Polygenicity and natural selection

Recent studies (1113) have used theory, simulations and empirical analyses to highlight negative selection as a prominent evolutionary force shaping the degree of polygenicity of diseases as well as its variation across genomic loci. Negative selection primarily acts by removing alleles with a strong deleterious effect on fitness from the population. Therefore, negative selection directly controls the number of mutations segregating in the population, thus imposing an upper bound on disease polygenicity depending on a variant’s relation to fitness. More generally, negative selection also prevents mildly deleterious alleles on fitness from reaching high frequency in the population (14). Thus, a signature of negative selection induces an inverse relationship between the magnitude of SNP effects and their minor allele frequency (13, 15). Statistical methods using GWAS summary statistics have exploited this property to show evidence of negative selection for a wide range of traits and disease, including late onset disease (12, 13, 16). However, as GWAS only partially inform on causal variants, those methods have limited ability to quantify a direct relationship between the strength of selection and the degree of polygenicity. Indeed, the estimated number of SNPs with a non-zero effects on a trait (12, 17, 18), another commonly used statistic to quantify polygenicity, is correlated with but is not an unbiased estimator of the number of causal variants. Importantly, the bias of that estimator depends on the disease heritability but also on the strength of selection (12). Other factors influencing bias are properties of the study design, such as sample size and criteria for selecting SNP density and frequency (17). Despite all those limitations, estimates of the number of non-zero effect SNPs suggests that common diseases are, on average, less polygenic than other traits including anthropometric and brain-related phenotypes. Schizophrenia is a well-recognized outlier, with one of the largest degree of polygenicity reported across traits and diseases (11, 18). One feature of the observed polygenicity of complex traits, including common disease, is that it tends to be distributed widely across the entire genome. It implies that there are many sites in the genome that, when perturbed through mutation, can contribute to a particular trait or disease.
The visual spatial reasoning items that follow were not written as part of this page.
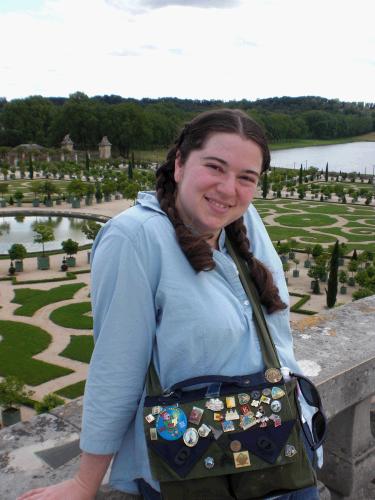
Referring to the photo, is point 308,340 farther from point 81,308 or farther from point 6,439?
point 81,308

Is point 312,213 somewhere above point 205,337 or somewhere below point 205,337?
below

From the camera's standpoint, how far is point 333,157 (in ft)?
347

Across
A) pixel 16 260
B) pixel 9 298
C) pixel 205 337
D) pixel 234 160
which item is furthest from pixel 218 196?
pixel 16 260

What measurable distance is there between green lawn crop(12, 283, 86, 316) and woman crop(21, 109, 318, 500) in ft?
57.0

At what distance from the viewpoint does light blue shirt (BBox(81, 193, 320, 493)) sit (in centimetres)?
204

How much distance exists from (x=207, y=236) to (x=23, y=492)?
1290mm

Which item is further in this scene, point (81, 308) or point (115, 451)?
point (81, 308)

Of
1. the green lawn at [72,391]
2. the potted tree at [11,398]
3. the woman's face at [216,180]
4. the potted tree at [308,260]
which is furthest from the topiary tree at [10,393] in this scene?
the potted tree at [308,260]

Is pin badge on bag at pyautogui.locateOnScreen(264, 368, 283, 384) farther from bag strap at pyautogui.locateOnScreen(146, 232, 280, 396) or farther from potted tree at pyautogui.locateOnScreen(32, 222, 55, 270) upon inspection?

Other methods (1921) have also leveraged the availability of large sets of GWAS associated SNPs to quantify small changes in risk allele frequencies in response to new selection pressures. These methods have shown evidence of directional selection on health-related traits such as blood pressure and body mass index (20). Furthermore, the refined characterization of genes that are constrained by natural selection has provided new ways to annotate GWAS findings, thereby improving their biological interpretation.

In summary, recent contributions shed new light on the causal link between natural selection and polygenicity, and improved GWAS-based approaches, to refine detection and quantification of the effect of natural selection on the genetic architecture of complex diseases. We anticipate that quantification of polygenicity from whole-genome sequence (WGS) data will reveal more detailed resolution and more reliable predictions regarding the evolution of complex disease (7).

Polygenic (risk) scores continue to mature

An exciting development in human genetics has been the use of GWAS data to create polygenic predictors for complex traits and quantify their association with disease and other outcomes in independent data. A polygenic (risk) score (PRS) is a sum of the number of risk variants at multiple genomic loci, weighted by their effect size which have been estimated from independent data. Harnessing genome-wide linkage disequilibrium between marker genotypes and trait loci and perform a genomic prediction is was first suggested in the context of plant and animal breeding and has been used widely in agriculture (22). Polygenic prediction is entirely based upon association, just like GWAS. The increase in sample sizes in GWAS has facilitated polygenic predictors that have effect sizes of risk as large as known monogenic mutations that are clinically actionable (10) (Fig. 2). Since genetic factors are not the only contributors to risk of common disease, polygenic predictors are not expected to be diagnostic. Nonetheless, they have utility similar to other predictors used in medicine. When more of the trait variance is accounted for in polygenic predictors, the differences in lifetime prevalence between individuals at high and low predicted risk should increase and improve the accuracy of polygenic prediction, by better modelling of the distribution of effect sizes (2325). Resources with polygenic score information have been created to ensure reproducibility in research and translation (26, 27).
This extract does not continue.